While these measures were partly circumstantial, they reflected a strategy to gather around the nationalist Right the observant public’s multiple walks – from Hasidim, anti-Hasidim and messianic Zionists to the Sephardi sages who later would join this alliance, with the establishment of Shas.
This was the structure that produced the epoch’s most famous, controversial and visible imprint – the roughly 200 Jewish settlements with which Begin blanketed the West Bank, a project that modern- Orthodoxy drove, ultra-Orthodoxy allowed, secular nationalism applauded, and Likud’s working-class voters welcomed due to the cheaper housing it offered in towns like Ariel and Ma’aleh Adumim.
Added up, this rainbow coalition’s mixture of nationalist, theological and social causes has dominated Israeli history since 1977. Likud’s occasional electoral setbacks during this period did not undo its epochal dominance. On the contrary, Shimon Peres’s premiership in the mid-1980s, besides having been a partnership with Likud, led Israel’s grand transition from socialism to capitalism, effectively implementing the economic side of Begin’s political platform.
Similarly, Labor’s electoral victories in 1992 and 1999 resulted in ambitious peace proposals only to be followed by the violence that made the swing vote hand Labor six consecutive electoral defeats.
Ehud Olmert’s defeat of Likud in 2006, besides having been led mainly by lifelong Likudniks like himself, was followed by fighting in Gaza and Lebanon that fueled three Likud victories and a broad consensus – now shared even by Labor leader Isaac Herzog – that peace with the Palestinians will not arrive in the foreseeable future.
At the same time, Likud’s delivery of the groundbreaking peace accord with Egypt in 1979 enhanced Begin’s role as the shaper of the era even in the improbable realm of peacemaking, where he had been perceived as a hopelessly rigid hard-liner.

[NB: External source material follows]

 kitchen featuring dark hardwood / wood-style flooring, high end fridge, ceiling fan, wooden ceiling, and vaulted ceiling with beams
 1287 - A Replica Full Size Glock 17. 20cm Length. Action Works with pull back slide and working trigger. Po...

Even so, the Right’s leaders still feel that crucial parts of the Israeli establishment remain beyond their control and outside their voters’ pale. These include the judiciary, the media, academia, and the artistic scene. That is the context in which Likud and its satellites launched the current effort to redo these parts of Israel’s public domain, as well.

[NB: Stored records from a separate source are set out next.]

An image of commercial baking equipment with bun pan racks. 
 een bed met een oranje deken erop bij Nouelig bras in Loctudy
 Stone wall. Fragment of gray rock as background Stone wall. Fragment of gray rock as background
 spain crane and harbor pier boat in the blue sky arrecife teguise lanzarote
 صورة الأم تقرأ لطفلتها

In the judiciary, Justice Minister Ayelet Shaked has just increased the number of the Supreme Court’s conservative justices; in the media, Netanyahu-donor Sheldon Adelson launched a tabloid with the express assignment of competing with the country’s largest daily, Yedioth Ahronoth; public broadcasting is in the process of being split in two and becoming funded by the state rather than the customers; in academia, a general university was established in the West Bank town of Ariel; and in theater, film and music, Culture Minister Miri Regev has defunded assorted projects she judged anti-patriotic.
This is where Likud’s first victory has arrived in 40 years. An entirely different question is where it is headed.

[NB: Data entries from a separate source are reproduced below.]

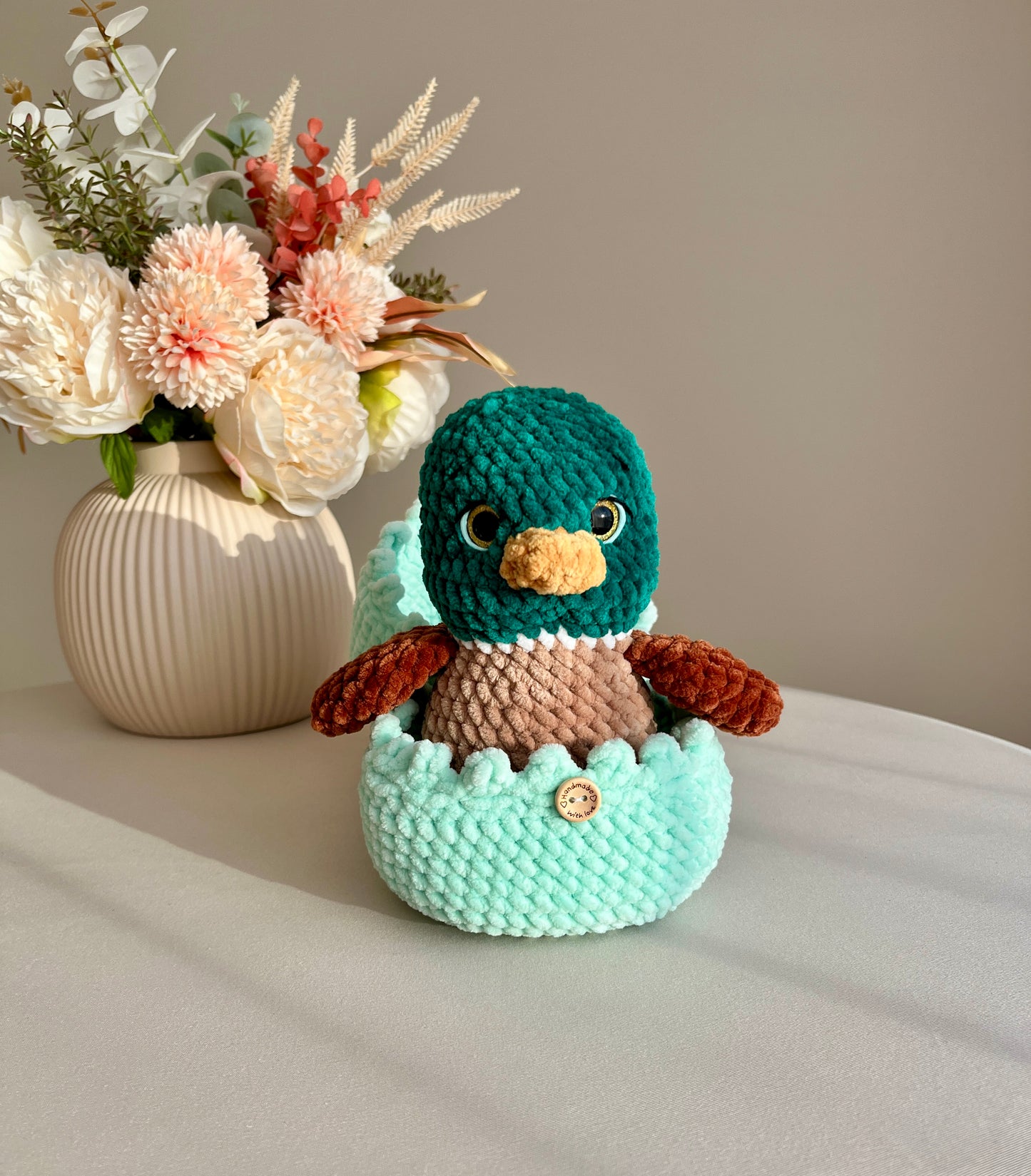 Crochet Duck and its Cozy Shell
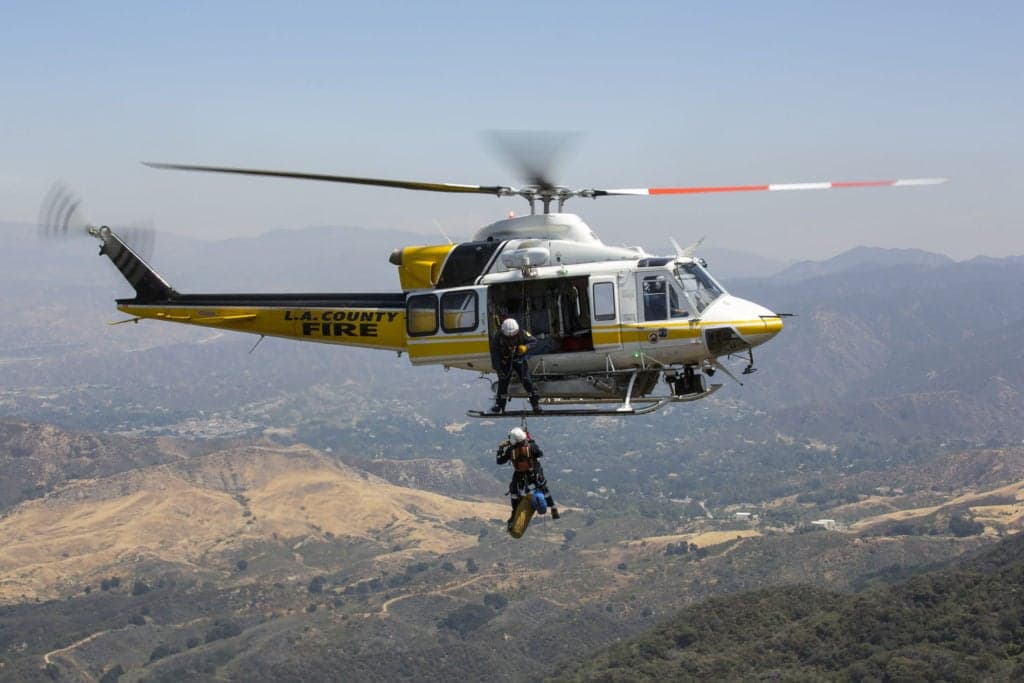 L.A. County Fire Bell 412 helicopter performing a rescue operation.
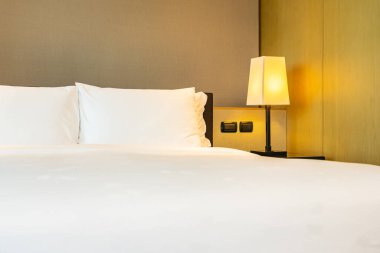 Yatak odasının içinde lamba süslemesi olan beyaz rahat yastık ve battaniye.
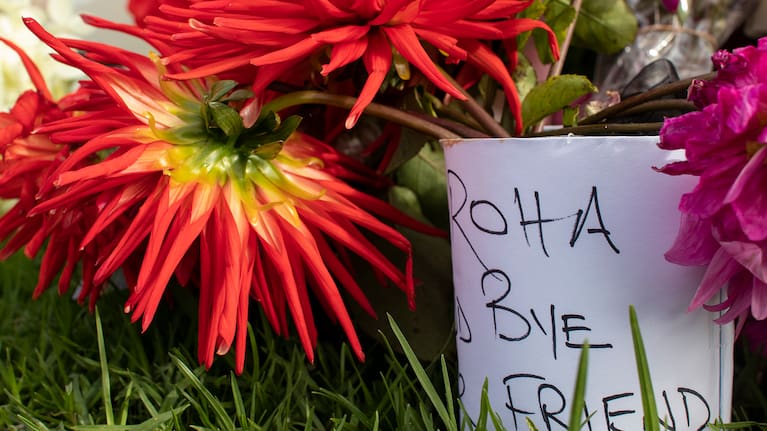 A note reading, "Aroha, goodbye dear friend" left alongside flowers at the site of a crash between a cyclist and a truck on Lake Road, Belmont.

On the one hand, the makings of the crises now plaguing veteran establishments from the US to France, Italy, and Spain are absent in Israel, which faces nothing like the immigration problem that has destabilized European politics, or the social-industrial crisis that has fed the rise of Donald Trump.
On the other hand, Netanyahu has not nurtured a successor, and, in fact, has fended off potential heirs such as Moshe Ya’alon, Moshe Kahlon and Avigdor Liberman, each of whom started off as a Netanyahu loyalist and ended up establishing a competing party of his own.
This is aside from the corruption allegations piling up around Netanyahu, the ones about which he repeatedly says, “There will be nothing because there is nothing.” While that prediction may prove true, it curiously echoes what Labor leaders said in winter 1977, shortly before they heard, in disbelief, Haim Yavin’s terse announcement on television: Mahapach!